• **Data shown**

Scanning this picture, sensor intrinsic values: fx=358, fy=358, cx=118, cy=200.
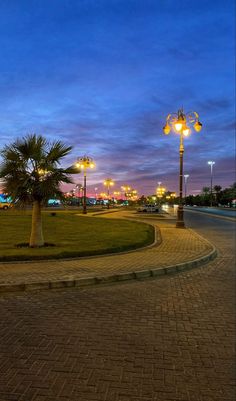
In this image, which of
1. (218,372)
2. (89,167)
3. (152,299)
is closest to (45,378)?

• **Task to complete**
Put the lines above into a JSON list of strings, one string for each line. Skip blank lines and leave out the picture.

• **Finished exercise**
[
  "Scanning this picture, sensor intrinsic values: fx=358, fy=358, cx=118, cy=200.",
  "In this image, which of",
  "1. (218,372)",
  "2. (89,167)",
  "3. (152,299)",
  "is closest to (45,378)?"
]